- [TASK SET]
1. Please return the part of the Kernel Gateway thread from "Or subclass LocalProvisioner" up to and including "your kernelspecs .", copied word for word.
2. According to the Kernel Gateway thread, where is KG running in roma-glushko's use case?

- [GIVEN PASSAGE]
----------
The KERNEL_WORKING_DIR approach avoids multiple repo updates, so would be preferred. The solution should also confirm that the referenced location exists since its original intention was for containerized kernels that EG supports. But if the reference exists, it seems like a viable solution in general. The same change would be made in Enterprise Gateway, if you're interested.

nimengliusha commented 4 years ago

I'll stick around the related changes. @kevin-bates, Thanks for all your great job here.

roma-glushko commented 10 months ago

The gateway projects (Kernel and Enterprise) are intended to run remotely from the notebook server and, as a result, there's no guarantee that a given path from one server will exist on another and be the same actual location.

Hey @kevin-bates, I have a bit different use case, but want to achieve somewhat similar thing - make Kernel Gateway (KG) create a kernel process under needed CWD.

In my case, KG is running in a container exposing its API. Then, a custom code (no Jupyter Notebook code is involved) control kernel creation and code execution via that API.

Is there a way to instruct KG to create a new kernel under specific CWD? I may have a few kernels that may need to have different CWDs (so should not be a global config, but set on the level of specific kernel, perhaps during creation).

kevin-bates commented 10 months ago

Hi @roma-glushko - this is not possible for local kernels (launched from JKG) without changes. The container-based kernels provided by EG and gateway-provisioners do flow KERNEL_WORKING_DIR to the respective containers. For local kernels, I think you'd need to do this (from above):

If we made some change, if think merely flowing KERNEL_WORKING_DIRECTORY into cwd= would be sufficient in JKG's handler.

Or subclass LocalProvisioner to pull the env and set as cwd prior to kernel launch (probably by overriding its pre_launch() method) then reference that provisioner in your kernelspecs .
----------
- [DATA SECTION]
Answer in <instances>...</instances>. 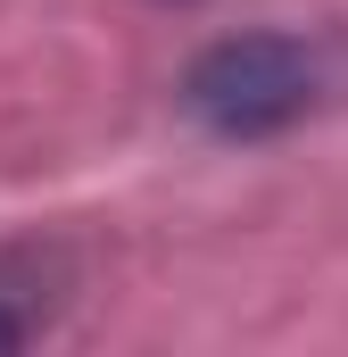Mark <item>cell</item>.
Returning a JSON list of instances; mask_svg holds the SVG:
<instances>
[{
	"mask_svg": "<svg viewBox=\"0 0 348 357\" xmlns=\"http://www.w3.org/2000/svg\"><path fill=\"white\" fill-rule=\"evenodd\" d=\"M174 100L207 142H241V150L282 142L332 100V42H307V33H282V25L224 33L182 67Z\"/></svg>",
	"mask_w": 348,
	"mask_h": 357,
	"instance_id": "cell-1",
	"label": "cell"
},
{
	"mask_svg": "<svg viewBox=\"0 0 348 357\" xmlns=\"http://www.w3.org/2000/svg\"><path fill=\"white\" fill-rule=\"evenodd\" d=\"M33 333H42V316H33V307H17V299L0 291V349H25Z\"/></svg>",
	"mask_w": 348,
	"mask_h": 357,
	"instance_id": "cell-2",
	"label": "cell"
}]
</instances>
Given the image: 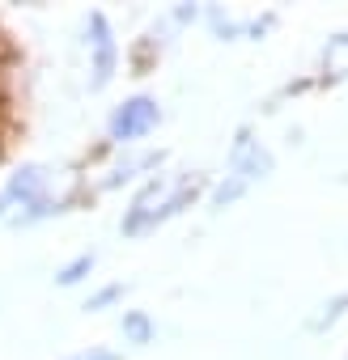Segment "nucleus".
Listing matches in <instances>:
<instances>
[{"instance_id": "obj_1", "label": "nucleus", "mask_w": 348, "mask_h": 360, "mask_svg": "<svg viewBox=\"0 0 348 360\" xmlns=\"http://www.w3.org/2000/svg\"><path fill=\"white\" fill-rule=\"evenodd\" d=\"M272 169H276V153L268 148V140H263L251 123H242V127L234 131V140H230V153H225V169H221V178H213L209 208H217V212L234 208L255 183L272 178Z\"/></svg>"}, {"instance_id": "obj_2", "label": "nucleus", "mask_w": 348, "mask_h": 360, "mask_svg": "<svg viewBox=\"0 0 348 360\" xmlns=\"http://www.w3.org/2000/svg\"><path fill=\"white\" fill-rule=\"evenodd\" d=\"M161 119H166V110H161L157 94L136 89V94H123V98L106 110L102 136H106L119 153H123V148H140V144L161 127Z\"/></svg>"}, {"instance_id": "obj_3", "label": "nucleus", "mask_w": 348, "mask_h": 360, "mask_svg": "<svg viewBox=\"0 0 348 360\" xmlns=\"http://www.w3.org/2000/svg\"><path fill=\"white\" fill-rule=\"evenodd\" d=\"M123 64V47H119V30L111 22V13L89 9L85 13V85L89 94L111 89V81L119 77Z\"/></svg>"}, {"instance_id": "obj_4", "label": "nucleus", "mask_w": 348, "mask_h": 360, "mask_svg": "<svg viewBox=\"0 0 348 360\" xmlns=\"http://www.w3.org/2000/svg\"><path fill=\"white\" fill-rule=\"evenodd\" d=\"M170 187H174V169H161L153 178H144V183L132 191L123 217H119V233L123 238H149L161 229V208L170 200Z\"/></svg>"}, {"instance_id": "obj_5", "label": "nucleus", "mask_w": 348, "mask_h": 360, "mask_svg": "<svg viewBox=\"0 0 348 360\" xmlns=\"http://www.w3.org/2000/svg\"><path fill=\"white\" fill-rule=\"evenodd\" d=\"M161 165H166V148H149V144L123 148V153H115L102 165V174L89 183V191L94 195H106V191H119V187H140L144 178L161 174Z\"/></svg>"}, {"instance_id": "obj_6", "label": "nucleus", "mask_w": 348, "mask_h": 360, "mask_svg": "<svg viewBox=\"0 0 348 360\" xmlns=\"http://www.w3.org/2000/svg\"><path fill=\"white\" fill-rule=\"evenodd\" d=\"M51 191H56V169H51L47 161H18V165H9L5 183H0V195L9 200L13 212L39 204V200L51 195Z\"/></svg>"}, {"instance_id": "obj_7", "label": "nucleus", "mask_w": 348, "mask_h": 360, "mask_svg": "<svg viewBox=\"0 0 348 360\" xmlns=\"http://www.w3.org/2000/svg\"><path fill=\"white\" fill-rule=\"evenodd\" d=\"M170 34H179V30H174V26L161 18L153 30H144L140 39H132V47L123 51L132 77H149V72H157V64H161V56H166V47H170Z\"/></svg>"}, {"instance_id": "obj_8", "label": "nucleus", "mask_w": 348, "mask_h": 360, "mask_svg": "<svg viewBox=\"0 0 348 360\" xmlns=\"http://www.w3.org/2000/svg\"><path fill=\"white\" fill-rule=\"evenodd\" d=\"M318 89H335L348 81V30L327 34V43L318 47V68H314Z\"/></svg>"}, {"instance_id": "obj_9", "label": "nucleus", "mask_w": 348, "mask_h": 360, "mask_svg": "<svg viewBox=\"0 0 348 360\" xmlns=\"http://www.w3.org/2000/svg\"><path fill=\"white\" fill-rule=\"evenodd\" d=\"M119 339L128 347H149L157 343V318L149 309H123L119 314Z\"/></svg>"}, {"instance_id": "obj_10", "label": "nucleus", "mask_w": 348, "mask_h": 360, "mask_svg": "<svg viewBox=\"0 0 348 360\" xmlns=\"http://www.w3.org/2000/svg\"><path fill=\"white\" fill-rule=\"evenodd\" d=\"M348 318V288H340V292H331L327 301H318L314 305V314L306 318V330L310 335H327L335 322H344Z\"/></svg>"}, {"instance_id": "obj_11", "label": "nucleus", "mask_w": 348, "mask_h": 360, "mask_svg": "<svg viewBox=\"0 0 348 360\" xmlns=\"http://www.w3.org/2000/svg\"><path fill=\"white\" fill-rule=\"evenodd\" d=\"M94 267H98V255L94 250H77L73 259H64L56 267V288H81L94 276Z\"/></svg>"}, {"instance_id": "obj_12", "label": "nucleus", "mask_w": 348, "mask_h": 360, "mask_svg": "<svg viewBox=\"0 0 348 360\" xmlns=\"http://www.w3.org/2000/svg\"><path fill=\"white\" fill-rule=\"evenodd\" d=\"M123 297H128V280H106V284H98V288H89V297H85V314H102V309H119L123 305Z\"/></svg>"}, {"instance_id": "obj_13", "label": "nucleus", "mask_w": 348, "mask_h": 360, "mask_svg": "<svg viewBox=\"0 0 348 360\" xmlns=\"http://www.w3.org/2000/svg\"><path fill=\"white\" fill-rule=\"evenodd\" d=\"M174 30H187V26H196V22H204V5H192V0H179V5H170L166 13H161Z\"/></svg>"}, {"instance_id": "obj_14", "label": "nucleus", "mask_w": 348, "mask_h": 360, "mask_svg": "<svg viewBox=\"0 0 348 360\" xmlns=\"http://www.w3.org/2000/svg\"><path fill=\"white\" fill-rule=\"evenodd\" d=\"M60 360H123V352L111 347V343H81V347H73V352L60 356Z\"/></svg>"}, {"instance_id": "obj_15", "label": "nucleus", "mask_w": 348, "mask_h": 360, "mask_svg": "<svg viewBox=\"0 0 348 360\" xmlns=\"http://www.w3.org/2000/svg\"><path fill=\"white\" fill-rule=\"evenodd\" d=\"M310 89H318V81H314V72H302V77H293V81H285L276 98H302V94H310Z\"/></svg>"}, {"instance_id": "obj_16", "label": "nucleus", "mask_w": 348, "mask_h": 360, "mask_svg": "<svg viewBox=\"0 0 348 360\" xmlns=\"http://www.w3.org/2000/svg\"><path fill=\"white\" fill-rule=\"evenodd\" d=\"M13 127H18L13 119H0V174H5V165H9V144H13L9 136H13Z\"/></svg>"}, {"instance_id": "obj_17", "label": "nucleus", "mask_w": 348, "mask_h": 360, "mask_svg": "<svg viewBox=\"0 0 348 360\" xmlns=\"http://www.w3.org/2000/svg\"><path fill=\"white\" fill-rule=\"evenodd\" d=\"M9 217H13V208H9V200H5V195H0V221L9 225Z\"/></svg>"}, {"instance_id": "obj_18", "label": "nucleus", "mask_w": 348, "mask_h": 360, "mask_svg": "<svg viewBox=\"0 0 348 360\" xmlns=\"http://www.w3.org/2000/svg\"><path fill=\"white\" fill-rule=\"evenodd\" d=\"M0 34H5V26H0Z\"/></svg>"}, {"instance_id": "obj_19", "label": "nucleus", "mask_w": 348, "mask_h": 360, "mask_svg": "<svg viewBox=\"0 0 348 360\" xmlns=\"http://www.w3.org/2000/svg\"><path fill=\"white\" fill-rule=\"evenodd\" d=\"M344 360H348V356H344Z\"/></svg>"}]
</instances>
----------
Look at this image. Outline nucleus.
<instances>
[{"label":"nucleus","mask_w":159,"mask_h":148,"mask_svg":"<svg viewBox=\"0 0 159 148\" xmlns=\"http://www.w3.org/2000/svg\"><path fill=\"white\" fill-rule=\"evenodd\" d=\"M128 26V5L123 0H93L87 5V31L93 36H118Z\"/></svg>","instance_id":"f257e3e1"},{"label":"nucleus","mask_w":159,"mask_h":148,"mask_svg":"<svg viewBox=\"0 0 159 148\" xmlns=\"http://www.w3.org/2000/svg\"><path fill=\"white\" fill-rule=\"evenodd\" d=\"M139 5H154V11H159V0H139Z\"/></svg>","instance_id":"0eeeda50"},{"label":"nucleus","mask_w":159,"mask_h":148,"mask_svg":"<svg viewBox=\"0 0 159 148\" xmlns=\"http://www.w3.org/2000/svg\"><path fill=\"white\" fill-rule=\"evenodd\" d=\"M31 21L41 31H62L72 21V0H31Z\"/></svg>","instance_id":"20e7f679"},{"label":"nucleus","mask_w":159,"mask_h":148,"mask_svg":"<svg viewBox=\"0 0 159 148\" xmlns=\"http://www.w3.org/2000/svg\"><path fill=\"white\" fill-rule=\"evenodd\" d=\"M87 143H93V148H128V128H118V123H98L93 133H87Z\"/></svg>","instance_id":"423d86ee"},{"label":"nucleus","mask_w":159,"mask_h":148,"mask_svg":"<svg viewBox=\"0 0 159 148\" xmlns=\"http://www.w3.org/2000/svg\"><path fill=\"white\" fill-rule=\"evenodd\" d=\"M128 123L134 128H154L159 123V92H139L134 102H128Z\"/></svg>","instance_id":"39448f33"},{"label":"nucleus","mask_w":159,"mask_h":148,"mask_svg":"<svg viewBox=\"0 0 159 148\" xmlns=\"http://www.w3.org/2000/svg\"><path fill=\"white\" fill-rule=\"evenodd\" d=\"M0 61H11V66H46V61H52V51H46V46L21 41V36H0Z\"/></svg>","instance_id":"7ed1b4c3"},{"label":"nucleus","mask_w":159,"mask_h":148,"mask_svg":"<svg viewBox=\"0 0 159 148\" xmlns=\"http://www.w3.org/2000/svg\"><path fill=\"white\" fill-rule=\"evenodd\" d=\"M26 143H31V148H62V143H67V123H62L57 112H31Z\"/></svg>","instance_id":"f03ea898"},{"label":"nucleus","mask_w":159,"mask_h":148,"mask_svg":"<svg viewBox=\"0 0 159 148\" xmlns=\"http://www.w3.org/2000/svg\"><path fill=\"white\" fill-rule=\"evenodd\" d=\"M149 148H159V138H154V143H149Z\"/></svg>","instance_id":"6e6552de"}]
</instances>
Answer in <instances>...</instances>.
----------
- [COMPLETE ANSWERS]
1.
Or subclass LocalProvisioner to pull the env and set as cwd prior to kernel launch (probably by overriding its pre_launch() method) then reference that provisioner in your kernelspecs .

2. In a container that exposes its API.